Лишь спустя неделю до меня дошло, что я больше не сержусь на совершенное нонной двадцать шесть лет назад. Смешно, все годы, проведенные в старших классах, я переживала, что обо мне подумают люди и что скажут за моей спиной. И тут ни с того ни с сего поняла, что мнение окружающих меня больше не заботит. Даже начало закрадываться сомнение, пекутся ли о нем все остальные (плюс-минус парочка сплетниц типа Серы). Я вспомнила Майкла и маму, которые не особо обращали внимание на других. Получается, и нонна не имела права на обратное. Джейкоб тоже плевать хотел на мое происхождение, Джон принимал такой, какая я есть, а Ли с Анной никогда меня не ущемляли. Все они мне очень дороги, а если другие люди мне важнее, чем те, кто меня любит, то я просто высокомерная ханжа.
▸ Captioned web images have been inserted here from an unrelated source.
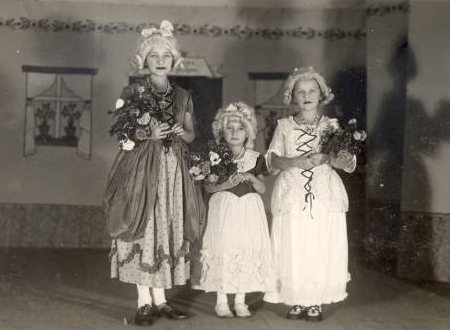 Leitermannova tři děvčátka roku 1935 v inscenaci jedné hry se zpěvy v klášterní škole v Bystřici nad Úhlavou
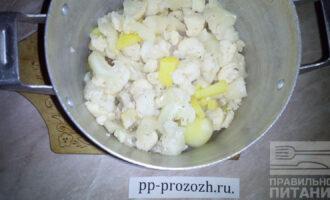 Шаг 6: Добавьте капусту к картофелю.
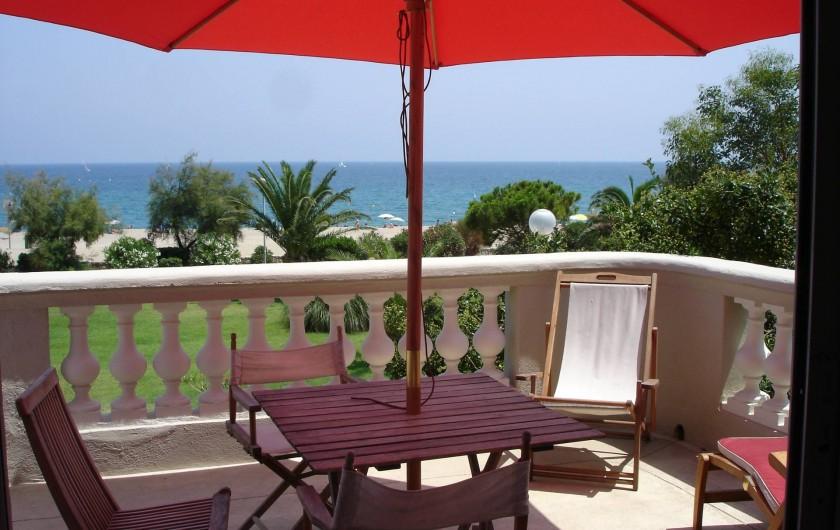 Location de vacances - Chalet à Argelès-sur-Mer - vue depuis la terrasse du séjour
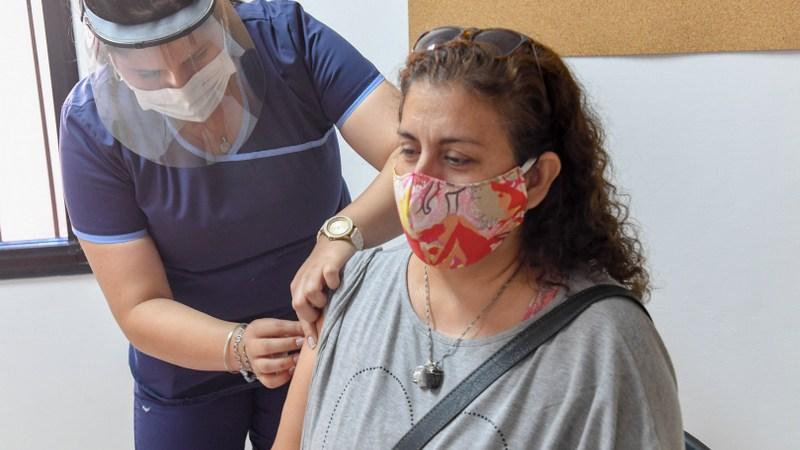 Los docentes de San Fernando ya se vacunan contra el Covid-19
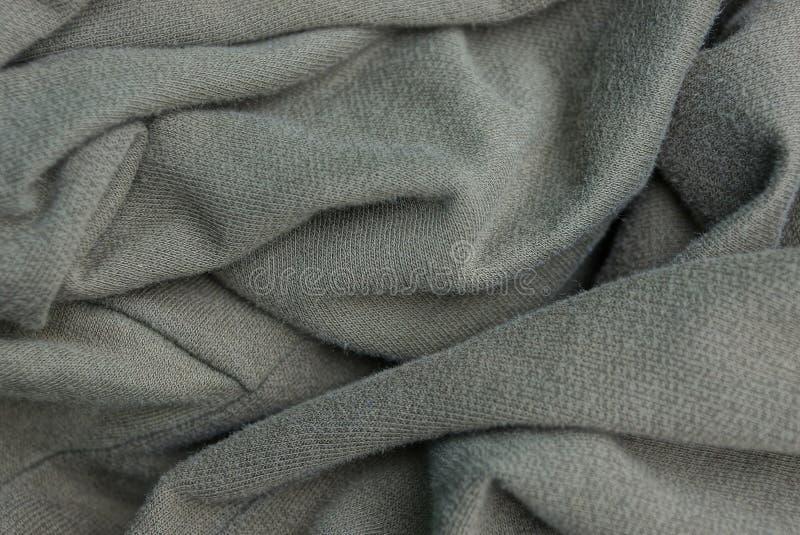 Grå grön tygtextur från skrynkligt stycke av kläder arkivbilder
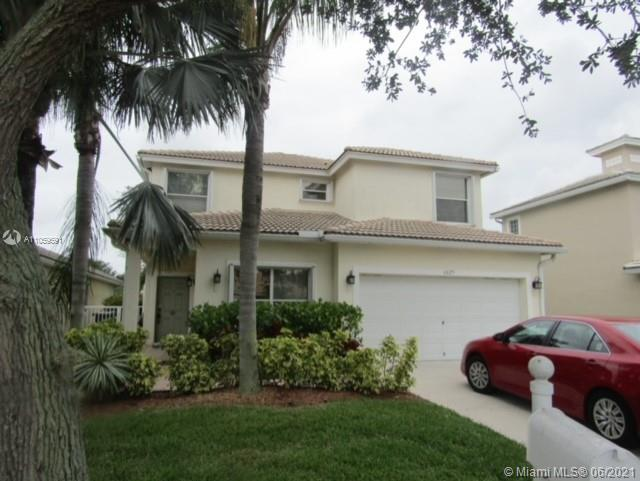Spacious & Beautiful Single Family Home in Lantern Key. Full Bedroom, Bathroom & Den on the First Fl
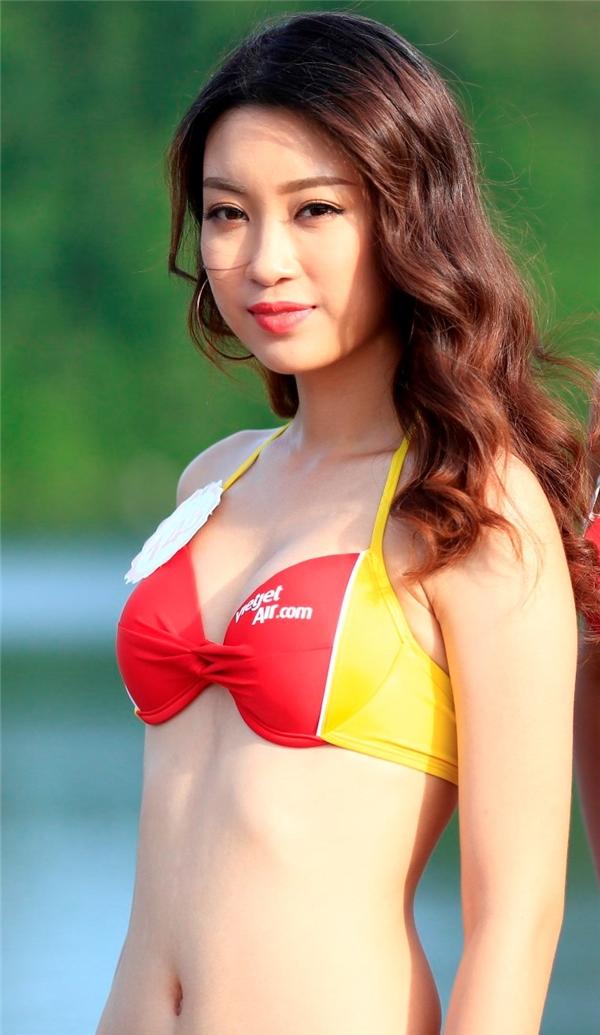Hoa hậu Đỗ Mỹ Linh…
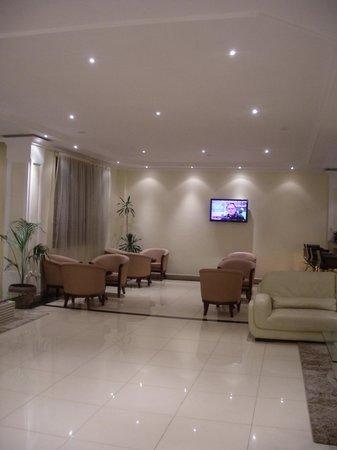 Tizeze Hotel: The lobby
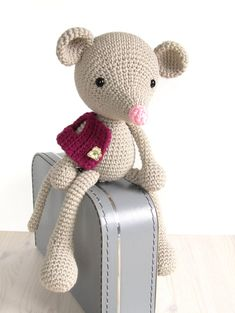 Mouse in a vest Cute crocheted toy mouse Stuffed por SIDRUNsZoo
Однако все это не значит, что я не злилась на нонну — я была в ярости. Бабушка прожила всю жизнь во лжи. Проворонила возможность заиметь прекрасные отношения с дочерью, потому что эта ложь позволила ей загнать себя в ловушку. Лицемерно контролировала наши жизни и выставляла себя жертвой, тогда как на самом деле единственной жертвой в этой истории была моя мама. В полной мере я осознала свои чувства в пятницу днем, по дороге к Сере домой. Вчетвером мы собирались в последний момент наверстать упущенную подготовку к выпускным экзаменам, и Сера, как водится, молола языком о том, что ее не касается.
— Слава богу, твой отец адвокат, — сказала она. – Это солидно. Представь, что бы подумала община, будь он каким-нибудь простым чернорабочим.
Подняв голову, я увидела за ее спиной приближающийся автобус.
— Им было бы глубоко начхать, чем зарабатывает на жизнь мой отец, Сера. Только твоей дурацкой общине есть до этого дело.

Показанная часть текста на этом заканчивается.